Este problema da falta de docentes qualificados, como se sabe, decorre da desvalorização da profissão docente, opção que tem sido central das políticas desenvolvidas por sucessivos governos na Educação, afastando muitos jovens dos cursos de formação de professores e da própria profissão. A Informática é das áreas mais afetadas, mas outras disciplinas há em que o problema já se faz sentir. 

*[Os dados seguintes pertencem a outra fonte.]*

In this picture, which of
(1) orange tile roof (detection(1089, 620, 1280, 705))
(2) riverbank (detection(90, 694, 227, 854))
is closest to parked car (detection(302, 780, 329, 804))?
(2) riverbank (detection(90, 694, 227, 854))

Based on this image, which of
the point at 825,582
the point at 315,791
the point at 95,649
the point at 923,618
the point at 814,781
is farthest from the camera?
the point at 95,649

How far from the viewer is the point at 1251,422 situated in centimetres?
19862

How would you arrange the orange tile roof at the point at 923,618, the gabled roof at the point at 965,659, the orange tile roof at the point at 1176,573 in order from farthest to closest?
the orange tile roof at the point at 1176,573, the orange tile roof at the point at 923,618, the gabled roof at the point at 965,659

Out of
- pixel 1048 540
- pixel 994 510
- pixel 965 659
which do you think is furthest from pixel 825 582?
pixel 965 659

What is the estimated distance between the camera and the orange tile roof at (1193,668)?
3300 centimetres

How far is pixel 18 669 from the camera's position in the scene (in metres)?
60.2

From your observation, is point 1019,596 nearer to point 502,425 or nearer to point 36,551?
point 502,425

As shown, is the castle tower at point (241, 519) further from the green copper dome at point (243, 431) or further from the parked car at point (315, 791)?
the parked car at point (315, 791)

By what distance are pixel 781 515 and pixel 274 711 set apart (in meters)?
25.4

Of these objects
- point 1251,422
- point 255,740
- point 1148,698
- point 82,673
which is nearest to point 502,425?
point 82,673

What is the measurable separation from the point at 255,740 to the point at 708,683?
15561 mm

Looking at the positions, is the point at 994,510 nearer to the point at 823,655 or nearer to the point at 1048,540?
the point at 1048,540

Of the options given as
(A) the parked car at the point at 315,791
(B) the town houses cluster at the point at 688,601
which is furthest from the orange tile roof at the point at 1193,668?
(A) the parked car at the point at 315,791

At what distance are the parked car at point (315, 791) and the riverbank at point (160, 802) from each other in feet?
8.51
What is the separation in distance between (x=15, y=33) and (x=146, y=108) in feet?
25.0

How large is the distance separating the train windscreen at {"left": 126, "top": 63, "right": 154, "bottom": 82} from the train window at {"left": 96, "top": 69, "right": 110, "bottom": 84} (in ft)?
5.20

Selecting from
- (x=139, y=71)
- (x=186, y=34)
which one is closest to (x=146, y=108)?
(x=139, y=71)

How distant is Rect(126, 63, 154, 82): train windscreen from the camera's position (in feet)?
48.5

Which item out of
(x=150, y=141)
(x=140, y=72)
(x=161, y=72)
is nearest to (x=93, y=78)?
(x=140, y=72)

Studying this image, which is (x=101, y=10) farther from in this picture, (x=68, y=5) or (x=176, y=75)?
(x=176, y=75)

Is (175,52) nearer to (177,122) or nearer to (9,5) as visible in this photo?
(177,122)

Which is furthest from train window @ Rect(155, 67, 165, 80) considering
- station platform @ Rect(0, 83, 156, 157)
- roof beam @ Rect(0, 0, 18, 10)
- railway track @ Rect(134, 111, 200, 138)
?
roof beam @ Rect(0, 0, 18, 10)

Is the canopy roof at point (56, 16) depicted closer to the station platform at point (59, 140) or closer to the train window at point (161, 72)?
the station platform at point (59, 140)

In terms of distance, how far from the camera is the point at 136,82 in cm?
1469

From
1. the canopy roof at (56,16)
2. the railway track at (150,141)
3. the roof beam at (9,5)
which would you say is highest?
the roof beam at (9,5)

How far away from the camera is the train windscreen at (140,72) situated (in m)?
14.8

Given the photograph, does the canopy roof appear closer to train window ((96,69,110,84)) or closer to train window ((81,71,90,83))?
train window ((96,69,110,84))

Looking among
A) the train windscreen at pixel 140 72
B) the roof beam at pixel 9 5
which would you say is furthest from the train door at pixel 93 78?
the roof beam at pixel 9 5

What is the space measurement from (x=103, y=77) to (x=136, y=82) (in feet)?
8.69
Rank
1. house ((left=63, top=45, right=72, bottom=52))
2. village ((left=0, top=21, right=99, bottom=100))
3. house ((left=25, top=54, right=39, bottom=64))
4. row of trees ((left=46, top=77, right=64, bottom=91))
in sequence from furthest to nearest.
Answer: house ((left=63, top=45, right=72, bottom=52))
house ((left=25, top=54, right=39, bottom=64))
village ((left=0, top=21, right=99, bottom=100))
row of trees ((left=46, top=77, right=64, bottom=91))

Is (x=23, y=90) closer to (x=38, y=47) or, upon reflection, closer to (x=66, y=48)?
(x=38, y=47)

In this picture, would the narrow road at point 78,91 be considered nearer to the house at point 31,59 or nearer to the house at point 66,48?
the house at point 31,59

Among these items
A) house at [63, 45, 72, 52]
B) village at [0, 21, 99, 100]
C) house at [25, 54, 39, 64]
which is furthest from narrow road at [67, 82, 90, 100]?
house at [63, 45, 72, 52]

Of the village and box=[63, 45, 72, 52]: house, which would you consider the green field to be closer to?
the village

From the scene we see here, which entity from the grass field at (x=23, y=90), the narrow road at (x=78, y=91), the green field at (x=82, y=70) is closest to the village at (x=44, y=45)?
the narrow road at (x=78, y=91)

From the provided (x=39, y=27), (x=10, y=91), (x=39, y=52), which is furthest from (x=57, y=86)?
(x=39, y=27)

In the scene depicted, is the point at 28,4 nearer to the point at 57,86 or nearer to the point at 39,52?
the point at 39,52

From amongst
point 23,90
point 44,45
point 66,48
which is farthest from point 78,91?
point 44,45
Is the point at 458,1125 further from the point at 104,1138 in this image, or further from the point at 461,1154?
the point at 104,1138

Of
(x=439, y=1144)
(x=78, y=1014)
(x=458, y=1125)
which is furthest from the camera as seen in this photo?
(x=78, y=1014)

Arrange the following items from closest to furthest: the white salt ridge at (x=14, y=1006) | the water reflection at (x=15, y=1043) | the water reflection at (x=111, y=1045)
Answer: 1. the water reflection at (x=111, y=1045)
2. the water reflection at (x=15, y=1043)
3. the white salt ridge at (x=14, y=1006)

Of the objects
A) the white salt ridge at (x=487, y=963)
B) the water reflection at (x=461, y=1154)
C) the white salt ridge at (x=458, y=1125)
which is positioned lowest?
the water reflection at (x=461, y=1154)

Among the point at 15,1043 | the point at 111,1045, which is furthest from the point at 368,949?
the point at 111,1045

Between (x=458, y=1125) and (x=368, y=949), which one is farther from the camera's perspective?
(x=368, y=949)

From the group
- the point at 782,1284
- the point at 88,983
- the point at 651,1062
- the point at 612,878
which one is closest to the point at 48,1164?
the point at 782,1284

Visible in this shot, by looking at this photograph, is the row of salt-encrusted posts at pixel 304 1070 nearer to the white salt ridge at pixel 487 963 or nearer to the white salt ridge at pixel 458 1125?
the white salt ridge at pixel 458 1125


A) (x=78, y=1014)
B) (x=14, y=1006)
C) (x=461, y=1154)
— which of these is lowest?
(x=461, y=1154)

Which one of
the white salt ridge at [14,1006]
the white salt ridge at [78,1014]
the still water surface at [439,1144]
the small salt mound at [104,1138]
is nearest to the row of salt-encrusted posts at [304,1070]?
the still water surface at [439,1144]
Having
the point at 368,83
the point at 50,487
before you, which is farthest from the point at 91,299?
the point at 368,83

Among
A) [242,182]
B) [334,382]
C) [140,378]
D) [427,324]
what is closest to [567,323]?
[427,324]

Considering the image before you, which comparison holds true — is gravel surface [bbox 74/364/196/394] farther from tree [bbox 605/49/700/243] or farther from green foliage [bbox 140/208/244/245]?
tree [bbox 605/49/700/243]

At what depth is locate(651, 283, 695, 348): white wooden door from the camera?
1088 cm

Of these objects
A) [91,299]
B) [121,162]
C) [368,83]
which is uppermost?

Confrontadas com a falta de professores, as escolas são levadas a contratar pessoas não qualificadas e, eventualmente, sem preparação para lidar com crianças e jovens, muitas vezes em grupos que exigem um esforço grande de controlo e manutenção de disciplina. Isto pode acontecer pela via das “ofertas de escola”, como, por exemplo, por via de inúmeros projetos financiados por fundos europeus que “colocam” nas escolas, em contacto direto com os alunos, pessoas não qualificadas para esse efeito, muitas vezes recrutadas por empresas que atuam no setor. 

Neste quadro, a FENPROF condena, obviamente, todos os atos de violência praticados dentro das escolas, e este em particular, mas acusa os diversos governos, incluindo o que está a cessar funções, de responsabilidade moral pelo sucedido, por não terem tomado medidas que tornassem as escolas mais seguras, desde logo colocando pessoal auxiliar em número adequado. Esses foram /são os mesmos governos que não tomaram medidas de proteção dos docentes de atos de indisciplina e violência a que estão sujeitos dentro e, por vezes, fora do espaço escolar, e que, com as suas políticas de desvalorização da profissão docente, criaram uma situação que obriga as escolas a recorrer a pessoas não qualificadas para o exercício de funções docentes.